Segment Start: Data listing

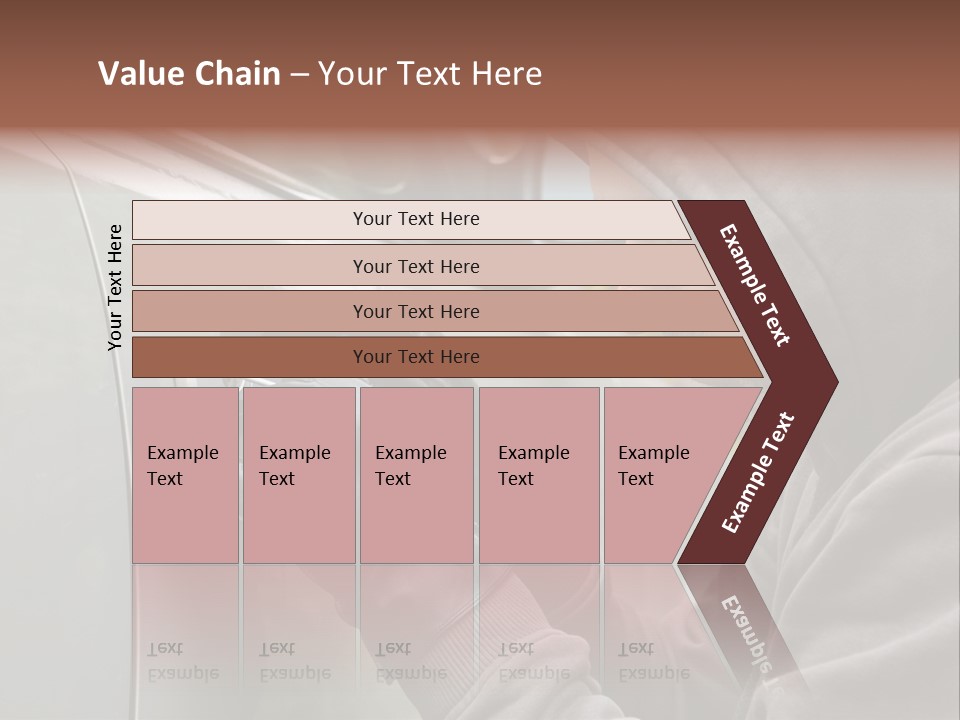 Value Chain – Your Text Here

Your Text Here

Your Text Here

Your Text Here

Your Text Here

Your Text Here

Example Text

Example Text

Example Text

Example Text

Example Text

Example Text

Example Text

Segment End: Data listing

Brief:
The reply should repeat the data in full, exactly as given, and contain no pictures.

Exercise result:
 Value Chain – Your Text Here

Your Text Here

Your Text Here

Your Text Here

Your Text Here

Your Text Here

Example Text

Example Text

Example Text

Example Text

Example Text

Example Text

Example Text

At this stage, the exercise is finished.